A run of records.
☆ ☆ ☆ ☆ ☆

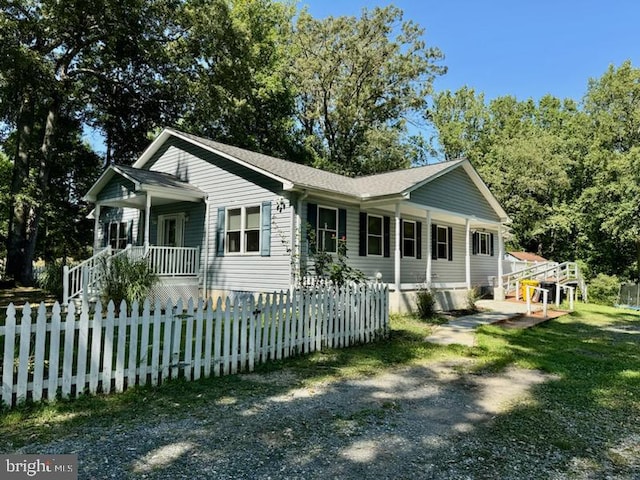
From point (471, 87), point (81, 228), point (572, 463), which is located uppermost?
point (471, 87)

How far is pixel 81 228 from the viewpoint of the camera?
25.2 metres

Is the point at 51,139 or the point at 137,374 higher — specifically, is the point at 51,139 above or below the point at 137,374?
above

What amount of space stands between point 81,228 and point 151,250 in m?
15.3

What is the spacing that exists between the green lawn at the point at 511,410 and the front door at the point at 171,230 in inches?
373

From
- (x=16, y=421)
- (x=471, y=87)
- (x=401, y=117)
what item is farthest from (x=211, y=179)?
(x=471, y=87)

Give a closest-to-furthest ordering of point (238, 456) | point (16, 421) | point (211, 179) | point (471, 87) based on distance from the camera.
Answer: point (238, 456)
point (16, 421)
point (211, 179)
point (471, 87)

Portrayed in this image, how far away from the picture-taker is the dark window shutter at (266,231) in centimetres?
1227

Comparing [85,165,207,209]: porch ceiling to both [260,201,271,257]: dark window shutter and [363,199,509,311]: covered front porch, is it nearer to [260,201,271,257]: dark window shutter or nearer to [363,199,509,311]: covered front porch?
[260,201,271,257]: dark window shutter

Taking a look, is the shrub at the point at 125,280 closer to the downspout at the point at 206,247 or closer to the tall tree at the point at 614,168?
the downspout at the point at 206,247

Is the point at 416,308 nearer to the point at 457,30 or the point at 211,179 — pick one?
the point at 211,179

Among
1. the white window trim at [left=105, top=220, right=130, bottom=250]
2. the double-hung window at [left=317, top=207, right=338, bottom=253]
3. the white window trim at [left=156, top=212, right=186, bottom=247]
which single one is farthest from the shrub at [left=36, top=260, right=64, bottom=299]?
the double-hung window at [left=317, top=207, right=338, bottom=253]

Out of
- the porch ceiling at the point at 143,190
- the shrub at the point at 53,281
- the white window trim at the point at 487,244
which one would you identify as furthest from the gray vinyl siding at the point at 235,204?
the white window trim at the point at 487,244

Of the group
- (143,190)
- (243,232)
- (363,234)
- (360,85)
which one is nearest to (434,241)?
(363,234)

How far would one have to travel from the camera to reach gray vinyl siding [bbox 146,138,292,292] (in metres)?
12.0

☆ ☆ ☆ ☆ ☆

Requirement. Extract the entries in full, exactly as they are, minus the pictures.

Result of the task.
From point (471, 87), point (81, 228), point (572, 463), which is located uppermost?
point (471, 87)

How far is pixel 81 228 from the viewpoint of the camera?
25.2 metres

Is the point at 51,139 or the point at 137,374 higher — specifically, is the point at 51,139 above or below the point at 137,374?
above

What amount of space stands between point 81,228 and point 151,250 in m?
15.3

What is the spacing that exists between the green lawn at the point at 511,410 and the front door at the point at 171,230 in inches?
373

From
- (x=16, y=421)
- (x=471, y=87)
- (x=401, y=117)
what item is farthest from (x=211, y=179)?
(x=471, y=87)

Give a closest-to-furthest ordering of point (238, 456) | point (16, 421) | point (211, 179) | point (471, 87) based on distance from the camera.
Answer: point (238, 456)
point (16, 421)
point (211, 179)
point (471, 87)

Portrayed in this image, how far away from the picture-taker is the dark window shutter at (266,231) in centimetres?
1227

Comparing [85,165,207,209]: porch ceiling to both [260,201,271,257]: dark window shutter and [363,199,509,311]: covered front porch, is it nearer to [260,201,271,257]: dark window shutter or nearer to [363,199,509,311]: covered front porch?
[260,201,271,257]: dark window shutter

Taking a look, is the shrub at the point at 125,280 closer to the downspout at the point at 206,247 or closer to the tall tree at the point at 614,168?
the downspout at the point at 206,247

Is the point at 416,308 nearer to the point at 457,30 or the point at 211,179 — pick one?
the point at 211,179

Among
1. the white window trim at [left=105, top=220, right=130, bottom=250]
2. the double-hung window at [left=317, top=207, right=338, bottom=253]
3. the white window trim at [left=156, top=212, right=186, bottom=247]
which single one is farthest from the shrub at [left=36, top=260, right=64, bottom=299]?
the double-hung window at [left=317, top=207, right=338, bottom=253]

Out of
- the porch ceiling at the point at 143,190
- the shrub at the point at 53,281
- the white window trim at the point at 487,244
which one would you identify as furthest from the gray vinyl siding at the point at 235,204?
the white window trim at the point at 487,244

Of the group
- (143,190)
- (243,232)
- (363,234)
- (360,85)
which one is nearest to (434,241)?
(363,234)

How far would one have to travel from the camera to reach gray vinyl siding [bbox 146,138,292,292] (in metres)?
12.0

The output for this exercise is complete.